The release of a report from the District-based Cato Institute challenged many of the city’s claims that baseball’s return to Washington would spur economic development.

The report, entitled “Caught Stealing: Debunking the Economic Case for D.C. Baseball,” borrows liberally from more than three decades of economic research on the presence of big-time professional sports in urban areas.

Like other studies, the authors of the current report — Dennis Coates from the University of Maryland-Baltimore County and Brad Humphreys from the University of Illinois, Urbana-Champaign — argue any new development and tax revenue generated by the presence of a sports facility is more than offset by losses elsewhere in the region, and is not worthy of major public-sector investments.

“Unless you believe that people pull money out of hiding to spend it on sports, that spending has to come at the expense of spending somewhere else,” Coates said.



The viewpoint, of course, is in direct contrast to that held by city officials. Mayor Anthony A. Williams, in pitching his $435.2 million plan for a new ballpark in Southeast near the Anacostia River waterfront, projects $1.1 billion in total economic benefits over a 30-year period, stemming from job creation, spending at the ballpark and purchases in the city by those directly employed by the return of baseball.

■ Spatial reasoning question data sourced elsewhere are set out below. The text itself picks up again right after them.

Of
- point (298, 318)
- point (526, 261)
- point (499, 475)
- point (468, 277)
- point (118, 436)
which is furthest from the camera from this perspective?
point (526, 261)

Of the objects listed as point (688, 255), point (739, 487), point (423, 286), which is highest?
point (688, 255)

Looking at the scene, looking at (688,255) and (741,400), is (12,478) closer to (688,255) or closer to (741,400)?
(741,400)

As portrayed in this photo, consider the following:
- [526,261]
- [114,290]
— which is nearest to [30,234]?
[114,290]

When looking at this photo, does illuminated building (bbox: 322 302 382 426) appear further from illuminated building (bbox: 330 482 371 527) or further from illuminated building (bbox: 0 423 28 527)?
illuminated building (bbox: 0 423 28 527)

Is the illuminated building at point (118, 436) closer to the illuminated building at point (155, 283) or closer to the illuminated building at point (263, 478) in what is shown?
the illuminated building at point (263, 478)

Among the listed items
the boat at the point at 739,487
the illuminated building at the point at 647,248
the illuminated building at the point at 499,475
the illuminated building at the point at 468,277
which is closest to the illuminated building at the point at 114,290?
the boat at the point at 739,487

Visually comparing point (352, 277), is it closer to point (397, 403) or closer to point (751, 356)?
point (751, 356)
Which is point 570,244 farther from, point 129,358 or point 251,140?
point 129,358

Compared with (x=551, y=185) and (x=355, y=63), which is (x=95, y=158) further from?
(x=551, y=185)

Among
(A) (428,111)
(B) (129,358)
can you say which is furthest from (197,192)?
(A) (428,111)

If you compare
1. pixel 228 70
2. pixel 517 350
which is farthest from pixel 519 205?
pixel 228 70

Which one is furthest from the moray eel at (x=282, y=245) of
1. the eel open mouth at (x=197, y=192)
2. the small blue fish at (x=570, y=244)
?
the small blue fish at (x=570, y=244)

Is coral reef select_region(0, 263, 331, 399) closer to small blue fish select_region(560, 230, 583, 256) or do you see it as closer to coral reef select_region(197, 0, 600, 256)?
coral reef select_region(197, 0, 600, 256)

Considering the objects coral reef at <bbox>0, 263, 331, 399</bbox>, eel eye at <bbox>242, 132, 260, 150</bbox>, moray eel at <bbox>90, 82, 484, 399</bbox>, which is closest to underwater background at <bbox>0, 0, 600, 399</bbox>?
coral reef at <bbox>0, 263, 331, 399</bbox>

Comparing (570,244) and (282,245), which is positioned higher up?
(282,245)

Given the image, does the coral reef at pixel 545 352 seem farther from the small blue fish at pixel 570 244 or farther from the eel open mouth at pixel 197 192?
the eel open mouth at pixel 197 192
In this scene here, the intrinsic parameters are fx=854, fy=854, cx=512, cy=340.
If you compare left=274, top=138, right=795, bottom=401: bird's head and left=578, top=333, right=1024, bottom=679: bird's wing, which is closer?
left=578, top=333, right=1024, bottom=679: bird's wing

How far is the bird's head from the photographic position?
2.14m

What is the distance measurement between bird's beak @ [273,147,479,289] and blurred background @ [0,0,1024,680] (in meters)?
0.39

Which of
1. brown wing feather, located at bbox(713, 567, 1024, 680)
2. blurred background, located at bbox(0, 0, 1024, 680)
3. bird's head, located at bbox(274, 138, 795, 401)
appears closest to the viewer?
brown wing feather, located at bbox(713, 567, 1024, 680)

Williams and other city officials also rely heavily on history, most notably the downtown areas of Denver, Cleveland, Pittsburgh, San Francisco and elsewhere. Those cities were visibly transformed through the entry of sports and construction of new stadiums and arenas.

MCI Center in Northwest is also part of that history. City studies estimate more than $80 million in annual tax revenue to the city emanates from the five-block area surrounding the arena and should rise to $156 million by 2007. More than $4.6 billion in total development is estimated to have arrived to the previously underdeveloped neighborhood by 2008.

“Yes, you do have some replacement effect, but our situation is different with the varied jurisdictions,” said Gerry Widdicombe, director of economic development for the Downtown DC Business Improvement District. “We want business to come into the city from the suburbs, the other states. The critics will also say that development in the MCI area was going to happen anyway, and the same for the ballpark, and that well may be true. But it would have happened much slower without the catalyst to get things going.”

The Cato report arrives just before tomorrow’s key hearing on the ballpark bill before both the economic development and finance and revenue committees of the D.C. Council. Nearly 200 individuals and entities are on the witness list, including Williams himself and Mark Tuohey, chairman of the D.C. Sports & Entertainment Commission.

Coates, also seeking to testify tomorrow, and Humphreys have much more than a passing interest in the ongoing District baseball debate. Last week both men signed a letter sent to Williams and signed by nearly 90 other economists, again challenging the claims of economic development and the need for public investment in baseball.

Two sides also are sparring heavily on the matter of hotel occupancy with the return of baseball.

Even as stadium advocates battle the attacks from opponents, they feel particularly strong about the impact upon local hotels, particularly high-end ones catering to ballclubs. A traveling party for a Major League Baseball road trip often exceeds 70 people including players, coaches, team officials and media. And in the case of the Expos, those hotel stays are literally transferring from downtown Montreal to the District.

“Everything we looked at with regard to hotel occupancy simply did not produce a meaningful impact on either hotel employment or wages,” Coates said.

Coates and Humphreys also took aim at the gross receipts tax forming the bulk of the stadium financing plan. The city’s business leaders openly lobbied council members for the reinstatement of the tax, which runs as high as $28,200 a business a year.

“Whether it is in the form of lower wages for workers, lower asset values for corporate owners, or higher prices for consumers of the goods and services those companies provide, this tax increase will touch D.C. residents in some way,” Coates and Humphreys wrote.

There are some points of agreement, however. Both sides concur the return of baseball brings numerous intangible and emotional benefits, and that the stadium deal struck by the city was driven foremost by MLB and its powerful position to demand maximum amounts of public money.

“The protracted decision-making process … was a classic exercise in concession extraction by a monopoly sports league,” wrote Coates and Humphreys in the Cato report.